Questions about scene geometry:
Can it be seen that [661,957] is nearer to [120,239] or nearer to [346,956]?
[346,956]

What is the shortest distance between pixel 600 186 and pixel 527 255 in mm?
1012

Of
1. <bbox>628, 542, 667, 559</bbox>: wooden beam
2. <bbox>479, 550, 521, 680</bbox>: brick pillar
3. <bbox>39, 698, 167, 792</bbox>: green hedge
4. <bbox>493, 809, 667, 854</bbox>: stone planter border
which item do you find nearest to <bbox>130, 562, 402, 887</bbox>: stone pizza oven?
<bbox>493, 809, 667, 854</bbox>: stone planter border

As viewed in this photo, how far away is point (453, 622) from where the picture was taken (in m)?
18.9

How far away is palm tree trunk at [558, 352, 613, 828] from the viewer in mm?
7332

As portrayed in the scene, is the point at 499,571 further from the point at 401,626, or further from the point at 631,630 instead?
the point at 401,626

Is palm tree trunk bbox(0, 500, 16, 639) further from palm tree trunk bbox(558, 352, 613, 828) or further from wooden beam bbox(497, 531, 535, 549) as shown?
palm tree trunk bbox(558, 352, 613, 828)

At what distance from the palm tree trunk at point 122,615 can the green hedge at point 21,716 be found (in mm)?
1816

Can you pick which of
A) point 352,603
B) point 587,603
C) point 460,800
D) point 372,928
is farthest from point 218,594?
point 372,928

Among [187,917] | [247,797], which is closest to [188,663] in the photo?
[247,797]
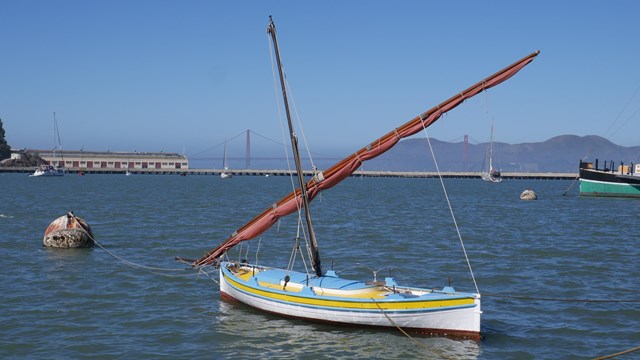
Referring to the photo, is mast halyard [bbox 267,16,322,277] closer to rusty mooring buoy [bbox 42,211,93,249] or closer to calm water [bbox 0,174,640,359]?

■ Task details
Write the records above out again exactly, with no pictures in your copy.

■ Answer below
Can it be seen that [661,957] is nearer to [120,239] or nearer to [346,956]?
[346,956]

What is the shortest distance between pixel 600 186 and pixel 527 255 in mm?
1012

Of
1. <bbox>628, 542, 667, 559</bbox>: wooden beam
2. <bbox>479, 550, 521, 680</bbox>: brick pillar
3. <bbox>39, 698, 167, 792</bbox>: green hedge
4. <bbox>493, 809, 667, 854</bbox>: stone planter border
which item do you find nearest to <bbox>130, 562, 402, 887</bbox>: stone pizza oven?
<bbox>493, 809, 667, 854</bbox>: stone planter border

As viewed in this photo, how far away is point (453, 622) from where the picture was taken (in m)?
18.9

How far away is palm tree trunk at [558, 352, 613, 828] from the viewer in mm?
7332

As portrayed in the scene, is the point at 499,571 further from the point at 401,626, or further from the point at 631,630 instead?
the point at 401,626

Is palm tree trunk bbox(0, 500, 16, 639) further from palm tree trunk bbox(558, 352, 613, 828) or further from wooden beam bbox(497, 531, 535, 549) as shown?
palm tree trunk bbox(558, 352, 613, 828)

At what distance from the palm tree trunk at point 122,615 can the green hedge at point 21,716 be found (in mm)?
1816

Can you pick which of
A) point 352,603
B) point 587,603
C) point 460,800
D) point 372,928
is farthest from point 218,594?
point 372,928

Among [187,917] | [247,797], which is closest to [188,663] in the photo?
[247,797]
Referring to the photo, is mast halyard [bbox 267,16,322,277] closer to rusty mooring buoy [bbox 42,211,93,249] or closer to calm water [bbox 0,174,640,359]?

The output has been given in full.